## What you are asked to do
What you return must match the records exactly, except that the pictures are gone.

## Records for this exercise
-*-*-

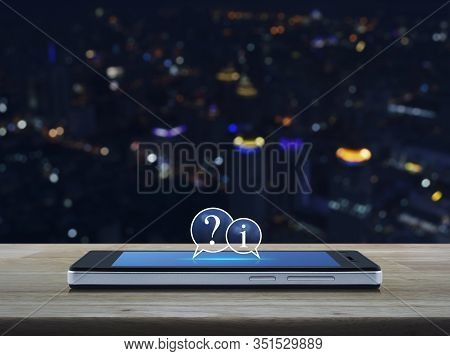 Question Mark And Information Chat Icon On Modern Smart Mobile Phone Screen On Wooden Table Over Blu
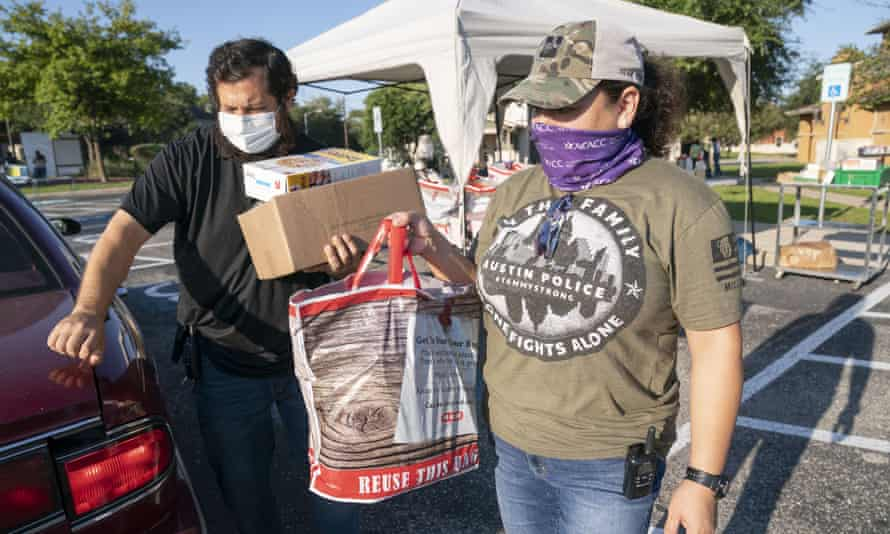 After last month's winter storm, many undocumented Texans turned to Catholic Charities for help. Alejandro DelValle, left, and Arlene Lozano help hand out supplies for a food drive in Austin sponsored by Catholic Charities.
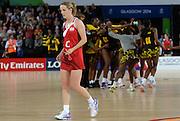 England centre Sara Bayman walks off dejected as Jamaica players celebrate defeating England in the Bronze medal playoff match. Glasgow Commonwealth Games at the SSE Hydro Glasgow, Scotland. Sunday 3 August 2014. Photo: Andrew Cornaga/www.Photosport.co.nz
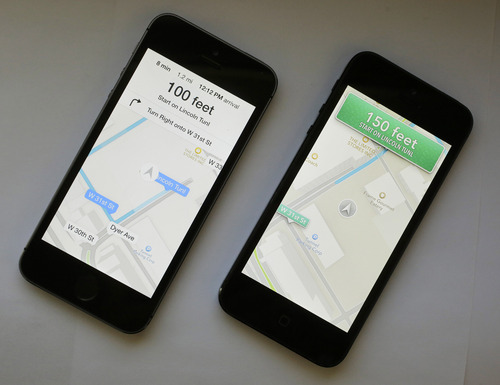 An iPhone with iOS 7 software, left, is displayed next to an iPhone with the older iOS 6 operating system, Tuesday, Sept. 17, 2013 in New York. Much of the new iOS 7 software is about cosmetic changes. In the Maps app, directions are no longer presented in green boxes that resemble highway signs, for instance. (AP Photo/Mark Lennihan)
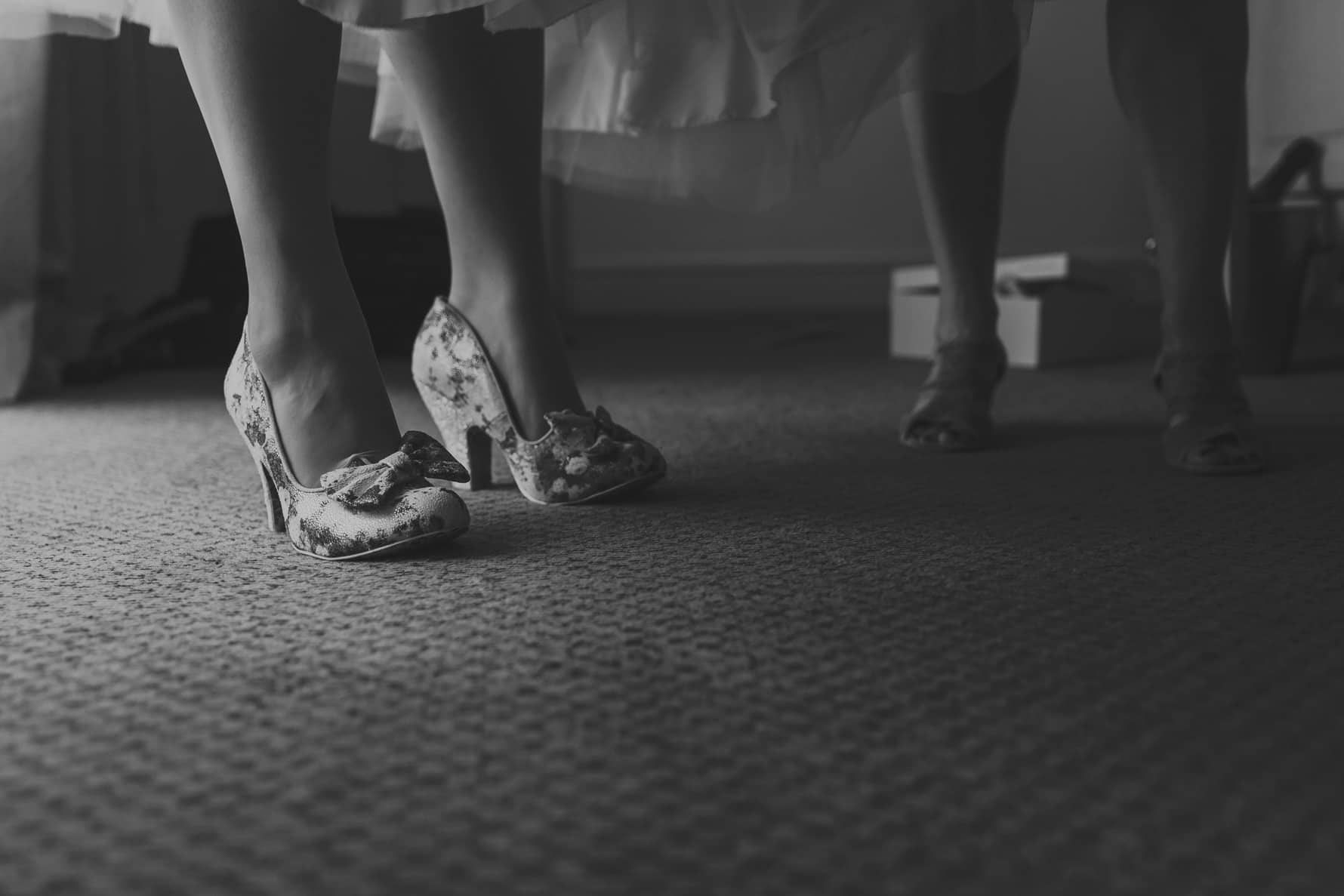 Bride's wedding shoes on the morning of her wedding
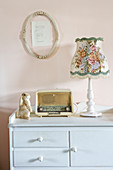 Old-fashioned table lamp and old radio on pale blue cabinet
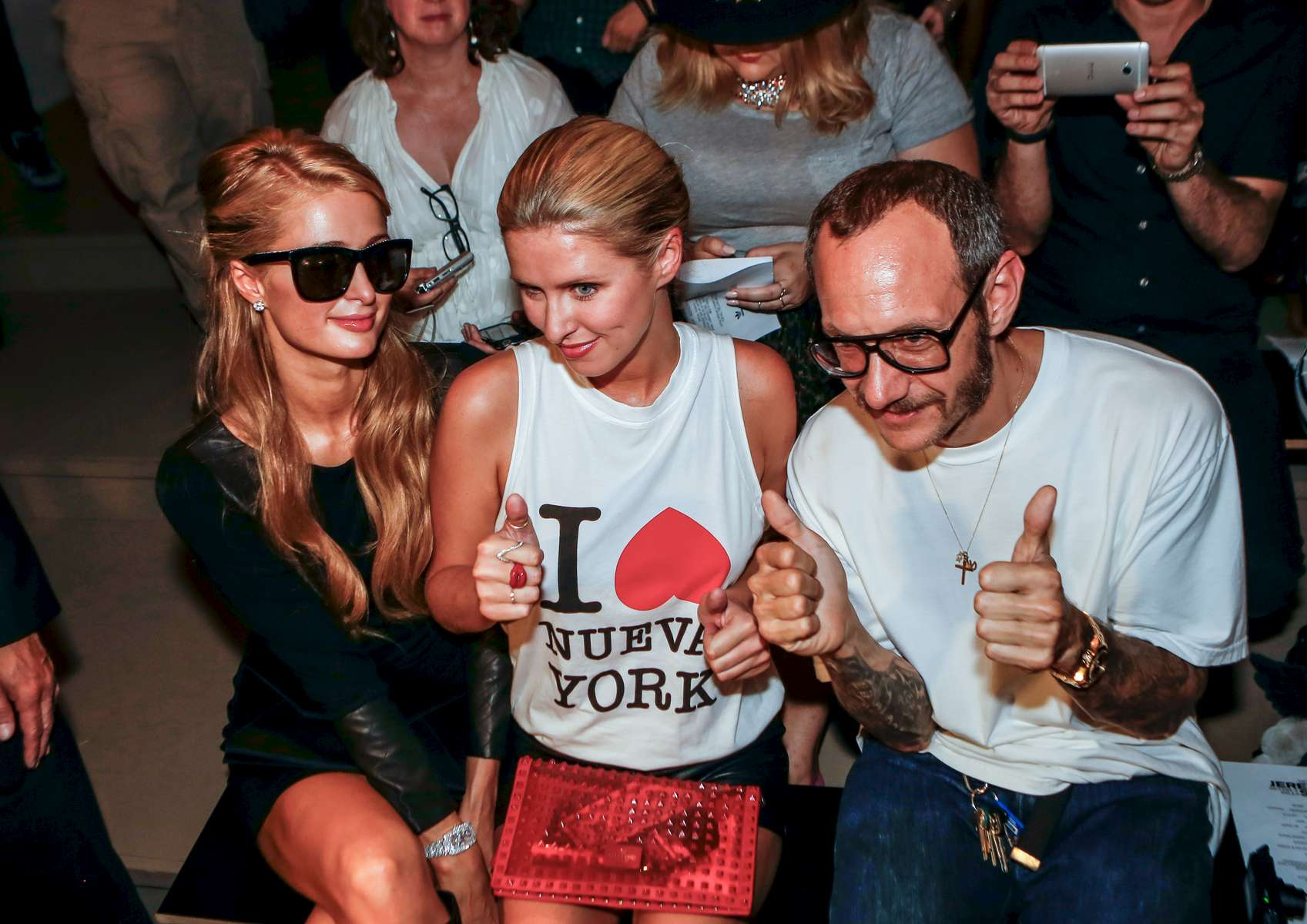 Paris and Nicky Hilton was joined by celebrity photographer Terry Richardson (right) as they attend the Jeremy Scott runway show at 450 W. 15th St, for New York Fashion Week Fall 2013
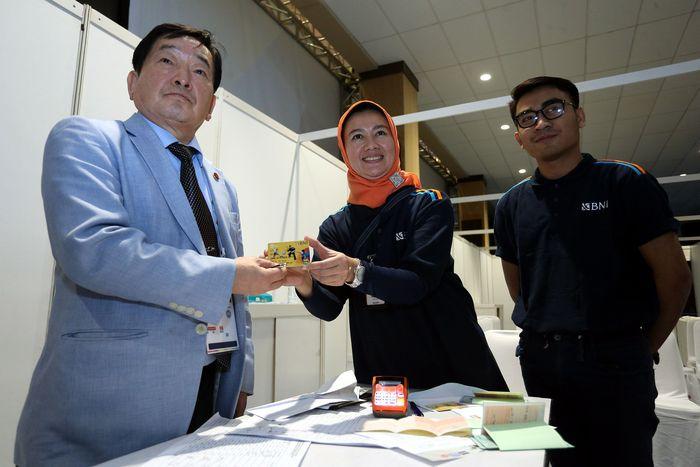 Salah seorang ITO (International Technical Officer) yang berasal dari Korea (kiri) menerima Kartu BNI Virtual Account Debit di Jakarta (11/2/2018). Pool/BNI.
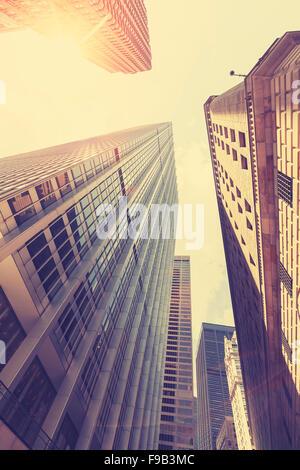 Retro photo stylisée des gratte-ciel de Manhattan au coucher du soleil avec l'effet lens flare, New York City, USA. Banque D'Images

-*-*-

## Answer to the problem
 Question Mark And Information Chat Icon On Modern Smart Mobile Phone Screen On Wooden Table Over Blu
 After last month's winter storm, many undocumented Texans turned to Catholic Charities for help. Alejandro DelValle, left, and Arlene Lozano help hand out supplies for a food drive in Austin sponsored by Catholic Charities.
 England centre Sara Bayman walks off dejected as Jamaica players celebrate defeating England in the Bronze medal playoff match. Glasgow Commonwealth Games at the SSE Hydro Glasgow, Scotland. Sunday 3 August 2014. Photo: Andrew Cornaga/www.Photosport.co.nz
 An iPhone with iOS 7 software, left, is displayed next to an iPhone with the older iOS 6 operating system, Tuesday, Sept. 17, 2013 in New York. Much of the new iOS 7 software is about cosmetic changes. In the Maps app, directions are no longer presented in green boxes that resemble highway signs, for instance. (AP Photo/Mark Lennihan)
 Bride's wedding shoes on the morning of her wedding
 Old-fashioned table lamp and old radio on pale blue cabinet
 Paris and Nicky Hilton was joined by celebrity photographer Terry Richardson (right) as they attend the Jeremy Scott runway show at 450 W. 15th St, for New York Fashion Week Fall 2013
 Salah seorang ITO (International Technical Officer) yang berasal dari Korea (kiri) menerima Kartu BNI Virtual Account Debit di Jakarta (11/2/2018). Pool/BNI.
 Retro photo stylisée des gratte-ciel de Manhattan au coucher du soleil avec l'effet lens flare, New York City, USA. Banque D'Images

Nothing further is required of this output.